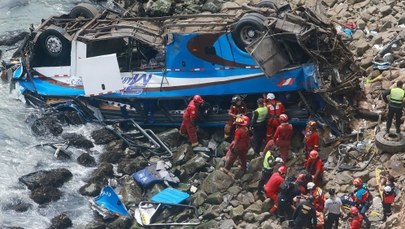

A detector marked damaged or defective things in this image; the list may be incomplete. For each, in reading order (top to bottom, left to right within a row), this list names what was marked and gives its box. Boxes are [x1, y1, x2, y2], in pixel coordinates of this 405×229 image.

broken vehicle part [89, 185, 130, 219]
broken vehicle part [134, 201, 200, 226]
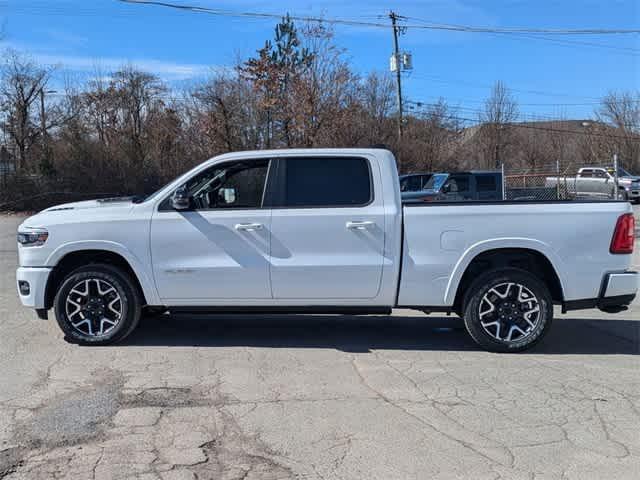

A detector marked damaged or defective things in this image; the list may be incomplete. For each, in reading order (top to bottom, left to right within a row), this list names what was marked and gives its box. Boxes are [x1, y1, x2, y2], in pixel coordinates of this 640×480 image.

cracked pavement [0, 216, 636, 478]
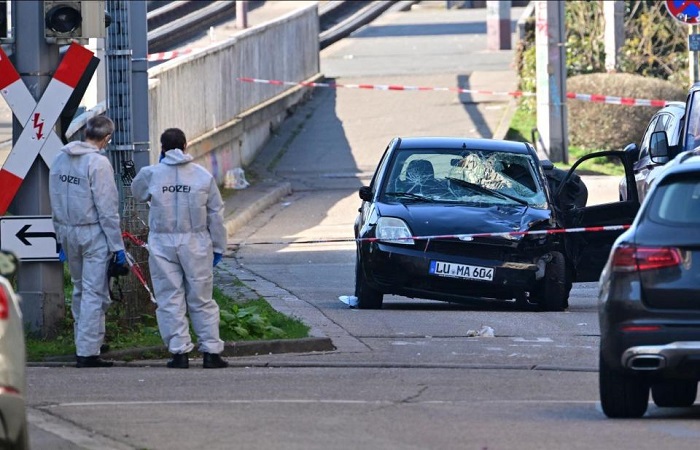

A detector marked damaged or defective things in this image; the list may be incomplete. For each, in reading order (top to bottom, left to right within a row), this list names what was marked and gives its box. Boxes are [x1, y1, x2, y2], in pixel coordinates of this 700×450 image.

shattered windshield [382, 147, 548, 208]
crumpled car hood [378, 202, 552, 237]
damaged black car [356, 137, 640, 312]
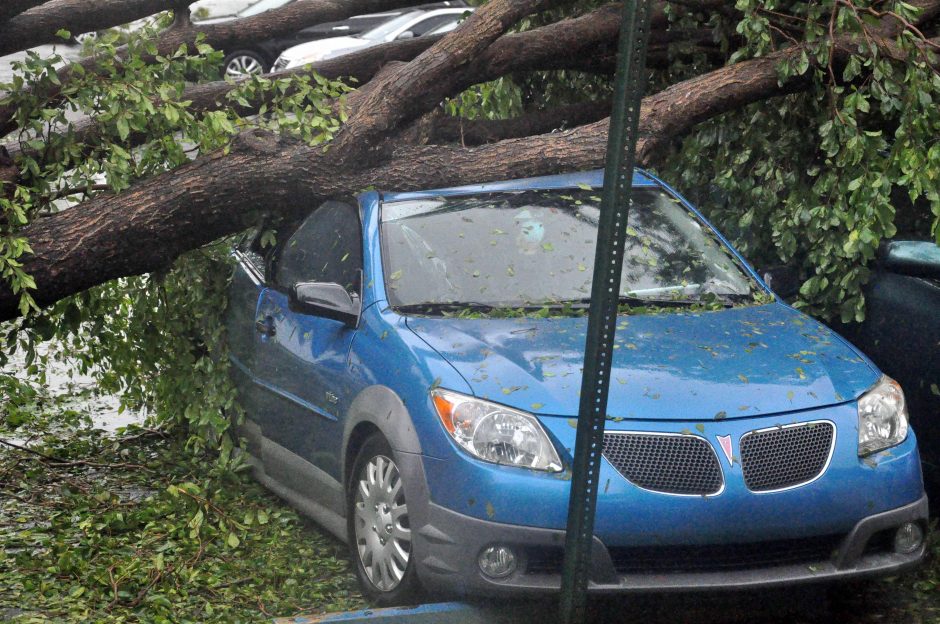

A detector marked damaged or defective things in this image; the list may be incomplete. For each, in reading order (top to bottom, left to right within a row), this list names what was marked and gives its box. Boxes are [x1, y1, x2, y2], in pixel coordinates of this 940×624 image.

cracked windshield [382, 186, 756, 310]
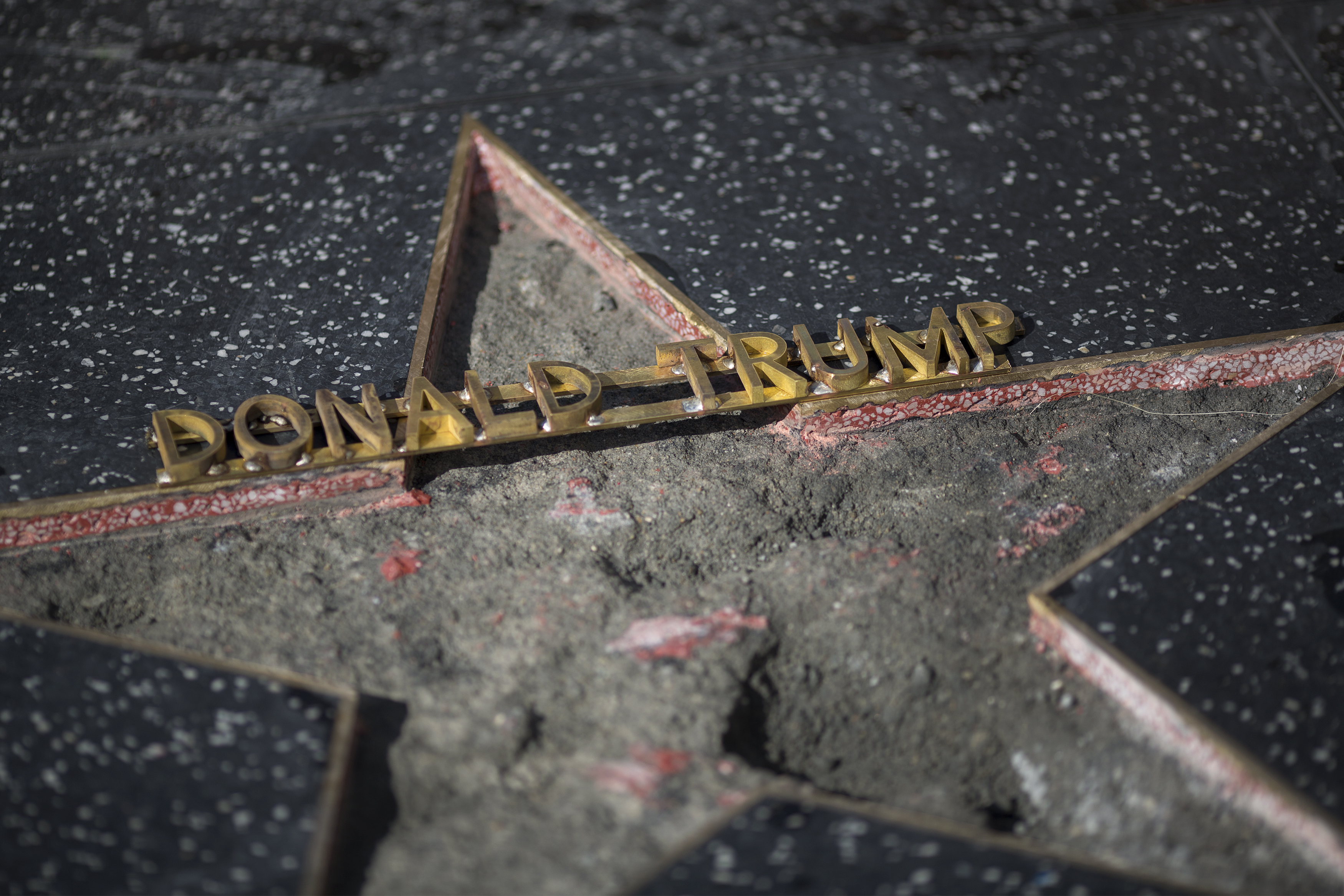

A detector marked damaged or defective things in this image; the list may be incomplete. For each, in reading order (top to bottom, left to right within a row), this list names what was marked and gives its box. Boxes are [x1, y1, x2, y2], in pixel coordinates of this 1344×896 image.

chipped red paint fragment [476, 137, 704, 340]
chipped red paint fragment [785, 334, 1344, 441]
chipped red paint fragment [0, 473, 395, 551]
chipped red paint fragment [376, 543, 422, 586]
chipped red paint fragment [1000, 502, 1081, 556]
chipped red paint fragment [607, 607, 769, 663]
chipped red paint fragment [589, 747, 694, 800]
chipped red paint fragment [1027, 609, 1344, 876]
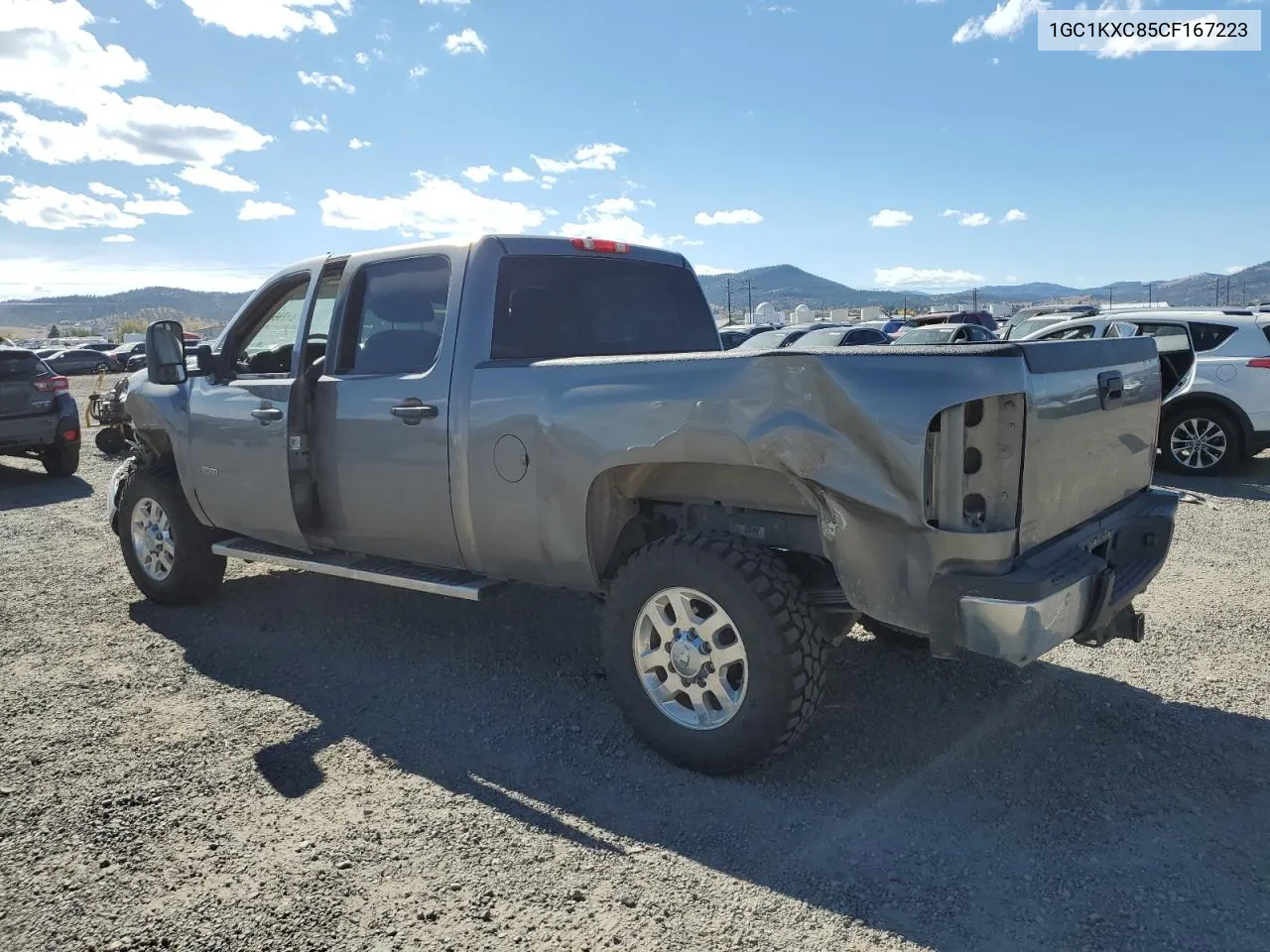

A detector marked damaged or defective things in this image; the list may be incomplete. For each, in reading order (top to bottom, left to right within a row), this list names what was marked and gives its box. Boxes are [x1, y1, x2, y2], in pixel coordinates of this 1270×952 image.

damaged gray pickup truck [109, 236, 1183, 774]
★ ★ ★ ★ ★
#### [TASK DESCRIPTION]
Copy the records word for word, from their beginning up to and including the line with "cracked pavement [0, 216, 636, 478]". Omit the pictures.

#### [ANSWER TO THE EXERCISE]
A detector marked damaged or defective things in this image; the list may be incomplete. For each, in reading order (top to bottom, left to right within a row), this list names what was marked and gives its box. Boxes are [x1, y1, x2, y2], in pixel coordinates of this 405×229 image.

broken vehicle part [89, 185, 130, 219]
broken vehicle part [134, 201, 200, 226]

A detector marked damaged or defective things in this image; the list may be incomplete. For each, in reading order (top to bottom, left to right within a row), this list names what was marked and gives its box. Boxes are [x1, y1, x2, y2], in pixel coordinates of this 640×480 image.

cracked pavement [0, 216, 636, 478]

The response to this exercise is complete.